The lines to reproduce run from the one containing "Tanzania, site Q05, 2012-03-05" to the end of the listing. Reproduce them exactly, both ends included, and nothing else.

INFORMATION SUPPLIED:

▼▼▼

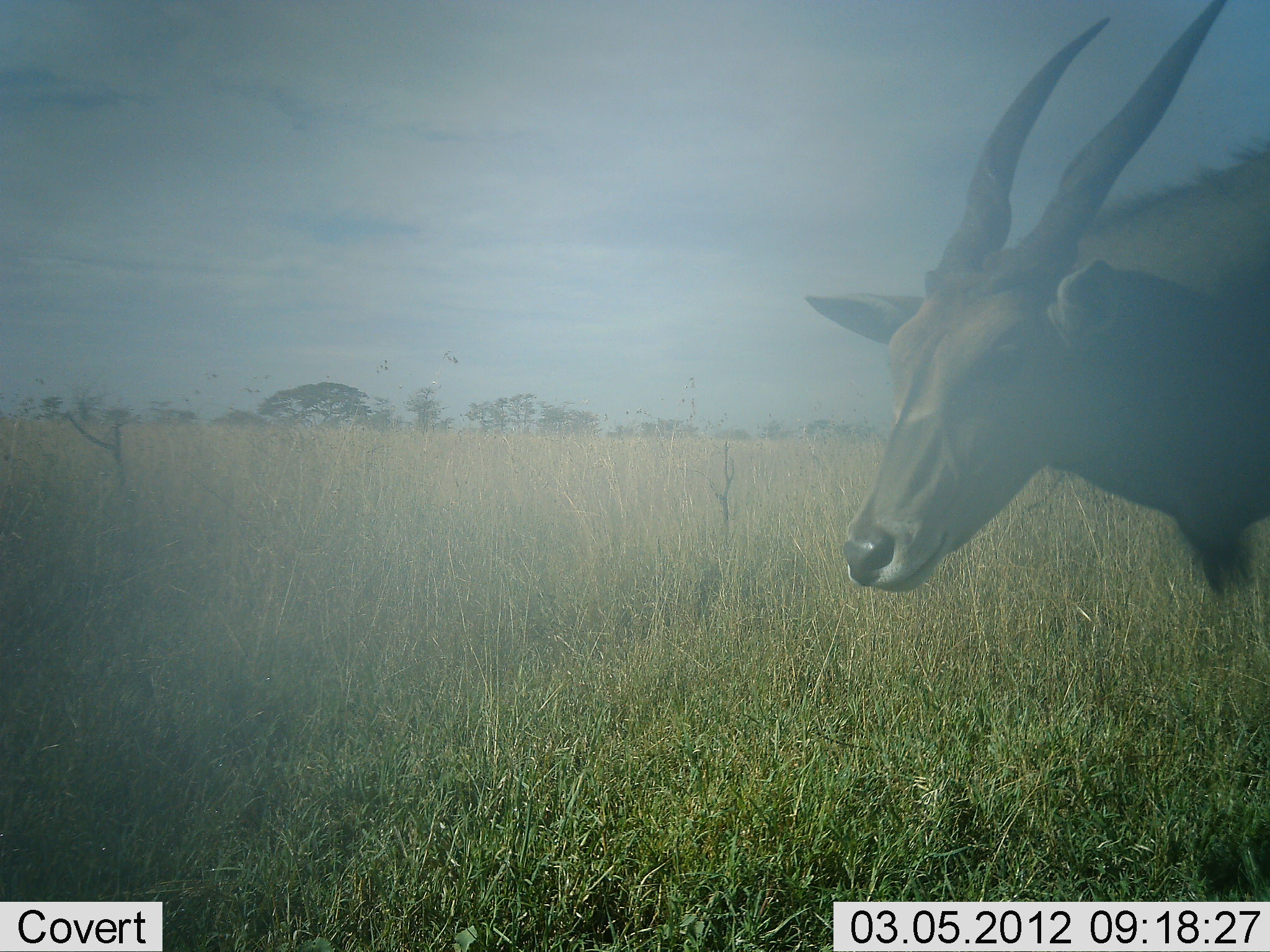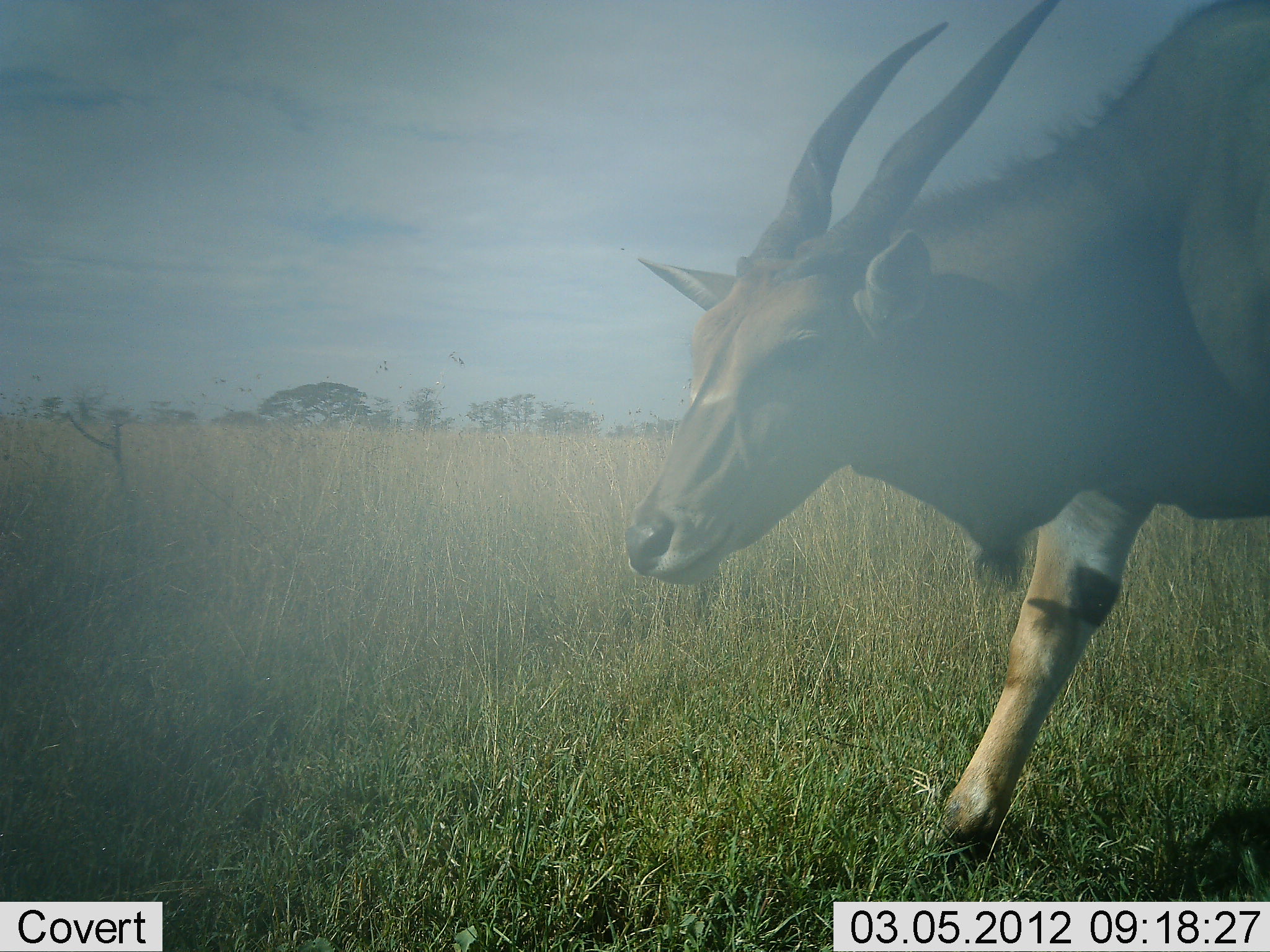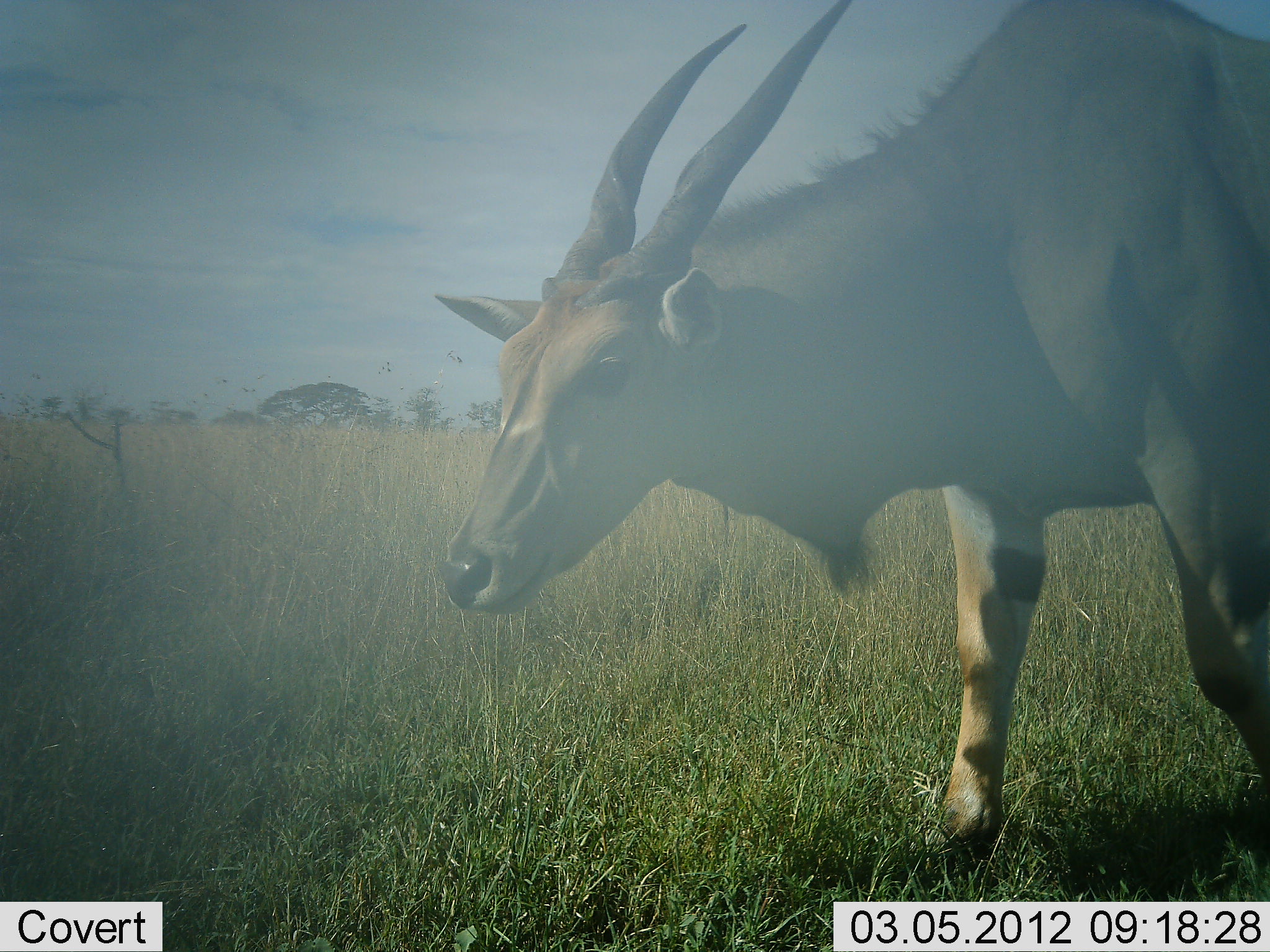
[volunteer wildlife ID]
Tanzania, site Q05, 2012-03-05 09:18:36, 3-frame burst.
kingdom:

▲▲▲

SOLUTION TO THIS EXERCISE:
Tanzania, site Q05, 2012-03-05 09:18:36, 3-frame burst.
kingdom:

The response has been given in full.